### PASSAGE GIVEN
[Begin]

This piece of code might help...
<font size=2> public class increment{ public static void main(String[] args){ int i = 1; int j = 0; System.out.println("The value of i before assignment : " + i); System.out.println("The value of j before assignment : " + j); i = j++; System.out.println("The value of i after assignment : " + i); System.out.println("The value of j after assignment : " + j); } } </font>
Shyam

//Take a look at this code
//This should help you understand the subtlety
public class Test
{
public static void main(String[] args)
{
Test testVal = new Test();
testVal.test1();
testVal.test2();
testVal.test3();
}
public void test1()
{
int i=0;
i=i++;
System.out.println(i); //prints out 0 (assignment happens
//before increment
}
public void test2()
{
int i=0;
i++;
System.out.println(i); //prints out 1 (increments)
}

public void test3()
{
int i=0;
i=++i;
System.out.println(i);//prints out 1 (assignment happens
//after increment
}

}
/*
The issue here is how expressions are evaluated
In the Java Language Specification 2.0
Section 15 deals with Expressions
Specifically 15.14.1 and 15.15.1 are the sections
you want to read.
For this expression: ++i;
(Prefix Increment Operator)
"Value of prefix increment expression
is the value of the variable _AFTER_
the new value is stored"
From this, I would gather that the expression
"i=++i" would equal "(++(= i i))" where i is
incremented before the assignment.
For this expression: i++;
(Postfix Increment Operator)

[End]

### REQUIRED WORK
Write the next part of the forum thread on Java increment operators, picking up directly after its final line. The entries come from a separate source unrelated to the forum thread.

### Stored data entries
[Begin]

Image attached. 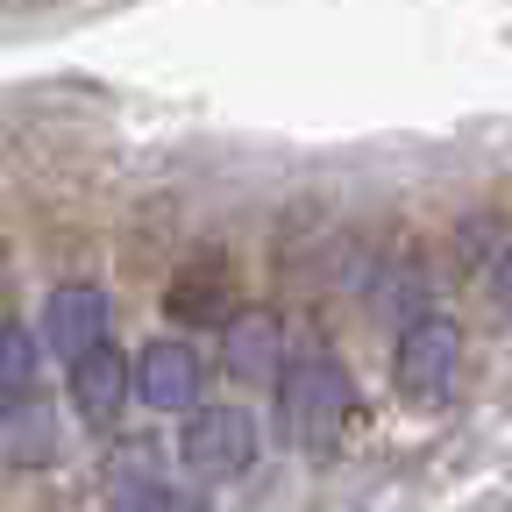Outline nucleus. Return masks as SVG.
<instances>
[{
    "label": "nucleus",
    "instance_id": "1",
    "mask_svg": "<svg viewBox=\"0 0 512 512\" xmlns=\"http://www.w3.org/2000/svg\"><path fill=\"white\" fill-rule=\"evenodd\" d=\"M271 392H278V434L292 448H306V456H320V448H335L342 441V420L356 406L349 392V370L328 342H292L278 356V377H271Z\"/></svg>",
    "mask_w": 512,
    "mask_h": 512
},
{
    "label": "nucleus",
    "instance_id": "2",
    "mask_svg": "<svg viewBox=\"0 0 512 512\" xmlns=\"http://www.w3.org/2000/svg\"><path fill=\"white\" fill-rule=\"evenodd\" d=\"M392 384H399V399L434 413L456 399V384H463V328L448 313H413L399 342H392Z\"/></svg>",
    "mask_w": 512,
    "mask_h": 512
},
{
    "label": "nucleus",
    "instance_id": "3",
    "mask_svg": "<svg viewBox=\"0 0 512 512\" xmlns=\"http://www.w3.org/2000/svg\"><path fill=\"white\" fill-rule=\"evenodd\" d=\"M178 456H185V470L200 477V484H235V477H249V463H256V420L242 413V406H192L185 413V434H178Z\"/></svg>",
    "mask_w": 512,
    "mask_h": 512
},
{
    "label": "nucleus",
    "instance_id": "4",
    "mask_svg": "<svg viewBox=\"0 0 512 512\" xmlns=\"http://www.w3.org/2000/svg\"><path fill=\"white\" fill-rule=\"evenodd\" d=\"M107 505L114 512H207V491L171 477L157 441H121L107 456Z\"/></svg>",
    "mask_w": 512,
    "mask_h": 512
},
{
    "label": "nucleus",
    "instance_id": "5",
    "mask_svg": "<svg viewBox=\"0 0 512 512\" xmlns=\"http://www.w3.org/2000/svg\"><path fill=\"white\" fill-rule=\"evenodd\" d=\"M36 335H43V349L50 356H86L93 342H107L114 335V299L100 292V285H57L50 299H43V320H36Z\"/></svg>",
    "mask_w": 512,
    "mask_h": 512
},
{
    "label": "nucleus",
    "instance_id": "6",
    "mask_svg": "<svg viewBox=\"0 0 512 512\" xmlns=\"http://www.w3.org/2000/svg\"><path fill=\"white\" fill-rule=\"evenodd\" d=\"M128 392H136V356H121L114 335L93 342L86 356H72V406H79V420L114 427L121 406H128Z\"/></svg>",
    "mask_w": 512,
    "mask_h": 512
},
{
    "label": "nucleus",
    "instance_id": "7",
    "mask_svg": "<svg viewBox=\"0 0 512 512\" xmlns=\"http://www.w3.org/2000/svg\"><path fill=\"white\" fill-rule=\"evenodd\" d=\"M136 399L150 413H192L200 406V356L185 342H150L136 356Z\"/></svg>",
    "mask_w": 512,
    "mask_h": 512
},
{
    "label": "nucleus",
    "instance_id": "8",
    "mask_svg": "<svg viewBox=\"0 0 512 512\" xmlns=\"http://www.w3.org/2000/svg\"><path fill=\"white\" fill-rule=\"evenodd\" d=\"M43 335L22 320H0V420L43 406Z\"/></svg>",
    "mask_w": 512,
    "mask_h": 512
},
{
    "label": "nucleus",
    "instance_id": "9",
    "mask_svg": "<svg viewBox=\"0 0 512 512\" xmlns=\"http://www.w3.org/2000/svg\"><path fill=\"white\" fill-rule=\"evenodd\" d=\"M221 356H228V370L249 377V384L278 377V356H285L278 320H271V313H235V320H221Z\"/></svg>",
    "mask_w": 512,
    "mask_h": 512
},
{
    "label": "nucleus",
    "instance_id": "10",
    "mask_svg": "<svg viewBox=\"0 0 512 512\" xmlns=\"http://www.w3.org/2000/svg\"><path fill=\"white\" fill-rule=\"evenodd\" d=\"M463 264L491 285V299H512V221L498 214L463 221Z\"/></svg>",
    "mask_w": 512,
    "mask_h": 512
},
{
    "label": "nucleus",
    "instance_id": "11",
    "mask_svg": "<svg viewBox=\"0 0 512 512\" xmlns=\"http://www.w3.org/2000/svg\"><path fill=\"white\" fill-rule=\"evenodd\" d=\"M0 292H8V271H0Z\"/></svg>",
    "mask_w": 512,
    "mask_h": 512
}]
</instances>
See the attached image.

[End]

### TASK ANSWER
"Value of the postfix increment expression
is the value of the variable _BEFORE_
the new value is stored"
From this, I would gather that the expression
"i=i++" would equal "((= i i)++)" where i is
incremented after the assignment already
took place. So i gets initialized as 0, and
in the expression, i=i++; i is assigned 0
before i is incremented.

*/

ok patrick ...u almost cleared my doubt ...just one more clarification
when its written like i=i++ as u said value 0 will be first assigned to i on LHS. So 'i' on LHS is 0. Now i on RHS should get incremented before the control goes to next statement. Is that correct? If it is so then 'i' on RHS becomes 1 before printing anything to the output.I wont have any doubts in case of a statement like m=i++ no doubt m has to be 0 but in this case??? what happpened to '++'. Didnt it get executed at all?? or in memory 'i' on LHS is different that 'i' on RHS...anyways i would never write something like that in a real app
(i am reading JLS more carefully once more letz see if i can understand this thing better)
------------------
What if this is as good as it gets ?

joshi
From the JLS Section 15.14.1

The value of the postfix increment expression is the value of the variable before the new value is stored.

What happens is that the initial value of x is stored in a temporary register, then x is incremented, then the value stored in the register is asigned to the left hand side of the expression, in this case the LHS is x so x gets its original value.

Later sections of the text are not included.